#### Saved entries:
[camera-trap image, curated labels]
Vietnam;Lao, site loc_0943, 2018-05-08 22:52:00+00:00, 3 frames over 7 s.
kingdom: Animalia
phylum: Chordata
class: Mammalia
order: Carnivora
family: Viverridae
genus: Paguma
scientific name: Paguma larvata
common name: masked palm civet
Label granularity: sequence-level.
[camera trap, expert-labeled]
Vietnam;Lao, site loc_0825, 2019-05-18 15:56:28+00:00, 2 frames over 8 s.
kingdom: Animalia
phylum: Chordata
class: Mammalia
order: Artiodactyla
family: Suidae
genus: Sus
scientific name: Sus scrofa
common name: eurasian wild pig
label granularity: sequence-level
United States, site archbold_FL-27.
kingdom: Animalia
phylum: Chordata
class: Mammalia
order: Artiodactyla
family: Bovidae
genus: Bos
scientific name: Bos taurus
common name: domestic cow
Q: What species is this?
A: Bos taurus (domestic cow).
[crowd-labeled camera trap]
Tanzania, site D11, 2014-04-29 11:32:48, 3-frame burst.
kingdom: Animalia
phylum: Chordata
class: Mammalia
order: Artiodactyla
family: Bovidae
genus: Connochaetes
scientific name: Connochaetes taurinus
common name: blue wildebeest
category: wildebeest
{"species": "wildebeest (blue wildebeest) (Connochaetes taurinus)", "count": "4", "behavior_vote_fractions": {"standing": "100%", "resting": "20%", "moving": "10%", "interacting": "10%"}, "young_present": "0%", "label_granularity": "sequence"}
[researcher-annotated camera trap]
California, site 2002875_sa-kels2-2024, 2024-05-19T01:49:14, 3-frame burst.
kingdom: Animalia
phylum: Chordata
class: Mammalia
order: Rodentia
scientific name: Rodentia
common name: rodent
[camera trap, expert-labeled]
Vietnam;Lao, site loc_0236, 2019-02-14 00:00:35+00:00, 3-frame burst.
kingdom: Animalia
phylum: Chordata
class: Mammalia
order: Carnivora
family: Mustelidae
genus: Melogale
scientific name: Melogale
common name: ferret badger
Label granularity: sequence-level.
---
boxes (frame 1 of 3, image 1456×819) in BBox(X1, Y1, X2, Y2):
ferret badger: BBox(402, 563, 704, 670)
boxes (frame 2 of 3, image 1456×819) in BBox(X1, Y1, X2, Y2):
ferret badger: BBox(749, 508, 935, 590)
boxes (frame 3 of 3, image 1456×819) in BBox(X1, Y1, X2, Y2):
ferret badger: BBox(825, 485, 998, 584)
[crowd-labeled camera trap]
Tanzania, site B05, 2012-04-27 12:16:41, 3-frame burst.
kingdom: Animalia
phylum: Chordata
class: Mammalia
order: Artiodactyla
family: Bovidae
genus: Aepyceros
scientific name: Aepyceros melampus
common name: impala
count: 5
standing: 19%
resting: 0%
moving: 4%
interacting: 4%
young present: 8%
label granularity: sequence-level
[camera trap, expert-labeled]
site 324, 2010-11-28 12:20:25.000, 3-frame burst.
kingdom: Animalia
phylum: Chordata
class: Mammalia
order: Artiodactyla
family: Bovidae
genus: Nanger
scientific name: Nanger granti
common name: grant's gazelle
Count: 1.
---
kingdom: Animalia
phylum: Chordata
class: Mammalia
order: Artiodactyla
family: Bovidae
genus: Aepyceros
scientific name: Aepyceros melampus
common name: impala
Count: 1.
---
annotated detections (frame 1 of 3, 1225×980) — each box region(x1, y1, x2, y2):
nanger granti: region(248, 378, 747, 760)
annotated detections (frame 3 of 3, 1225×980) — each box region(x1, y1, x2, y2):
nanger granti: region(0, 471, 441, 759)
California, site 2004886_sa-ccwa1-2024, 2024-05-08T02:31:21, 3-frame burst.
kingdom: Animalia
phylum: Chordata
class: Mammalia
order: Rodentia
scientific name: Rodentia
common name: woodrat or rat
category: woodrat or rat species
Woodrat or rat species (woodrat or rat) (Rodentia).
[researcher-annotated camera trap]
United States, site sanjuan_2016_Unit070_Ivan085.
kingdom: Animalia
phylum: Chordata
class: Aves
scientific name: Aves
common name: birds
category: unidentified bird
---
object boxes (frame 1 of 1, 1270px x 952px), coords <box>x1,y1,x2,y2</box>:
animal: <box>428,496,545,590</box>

#### Problem details:
Reproduce exactly the lines from the one containing "scientific name: Aves" through the last line of the records, both included, and nothing else.

#### Written answer:
scientific name: Aves
common name: birds
category: unidentified bird
---
object boxes (frame 1 of 1, 1270px x 952px), coords <box>x1,y1,x2,y2</box>:
animal: <box>428,496,545,590</box>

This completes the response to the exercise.